On Friday, I blogged
that my day started a little differently — veering toward a place of peace. I tried
to stay away from politics until late in the day. Then, a thread on Facebook
became active. I thought the comment I posted to the thread
was more peaceful and neutral than an advocacy position I would normally hold.
Then, a former employee of the Amarillo Globe-News chimed in
and did exactly what I said was unproductive. He claimed I was strategizing on
how to hurt Americans and blame it on the Republicans. You can read the comment
at the end of the thread.
My main point yesterday was this, “This government shutdown is a battle for the hearts and minds of
Americans. It is a crude attempt to get at this question: What should be the
role of the federal government in American lives?”
The rise of the Tea Party since 2008 has triggered this
crude battle in our country. It seems the Tea Party activists and libertarians
want government’s role to be so minimal as to almost destroy government itself.
The role of the government would reflect in the starkest possible terms the
invisible hand of an amoral free market, even if the very structure of a market
segment doesn’t accommodate the free market-capitalist paradigm. If one looks
carefully at the right wing conservative positions on what should and shouldn’t
be part of the federal government’s role, the positions amount to two major
directions: Remove government from regulating large corporate interests; and,
continue to feed the military-industrial complex, which would flow money back through
the corporate ruling structure.
Even in his latest essay, the esteemed Bill Moyers in his Friday
musings,
missed somewhat the overarching role of the corporatist takeover of the United States government.
Moyers didn’t totally miss the point. He recognized that one of the goals of
the Koch-inspired (if not led and financed) Tea Party is to destroy the Environmental
Protection Agency. It’s no wonder that the right-winger conservatives, who perseverate
the inability to think critically, overlook that their populist view of the Tea
Party movement is sadly misplaced. How ironic.
And the evidence to buttress my position about the lack of
critical thinking and intellectual dishonesty, the trigger for the Republican-led
shutdown is the futile attempt to kill off the Affordable Care Act (who can
honestly dispute that as the proximate cause of the shutdown?). While much of
the resistance to the act is based on disinformation (or should I say outright
lies?), the final version of the law has something for every big-money corporate
health care interest. The pharmaceutical industry won price protection. The
medical equipment industry (and the hospitals and hospital administrators with edifice
complexes) on a national level continue spend capital dollars even if the new
toys and buildings are not needed. And the biggest winner, the insurance lobby,
gets to be the conduit for coverage even when the more efficient Medicare
system could be the more efficient system for insuring Americans.
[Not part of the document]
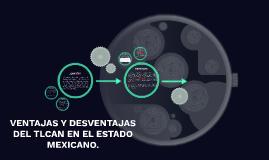 Copy of VENTAJAS Y DESVENTAJAS PARA EL ESTADO DE MÉXICO TLCAN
I can’t gainsay what another Facebook poster noted, although
he seems to have pulled his posts since making the statement that both parties
are complicit. And so are the voters. I’ve long and often said we get the government
we deserve.
Still, what is more important to me at this point is seeing the
big picture. Being mentally anchored in the Texas Panhandle gives a skewed view
of that picture. The view of the role of government in this reddest and more religiously
conservative part of red-state America
is far different than other parts of our vast nation. I won’t condemn people
for having and adhering to their beliefs, but I will condemn them for not
recognizing others have different beliefs. And more, I condemn the Republican-Tea
Party politicians for their slanted view leading to this shutdown.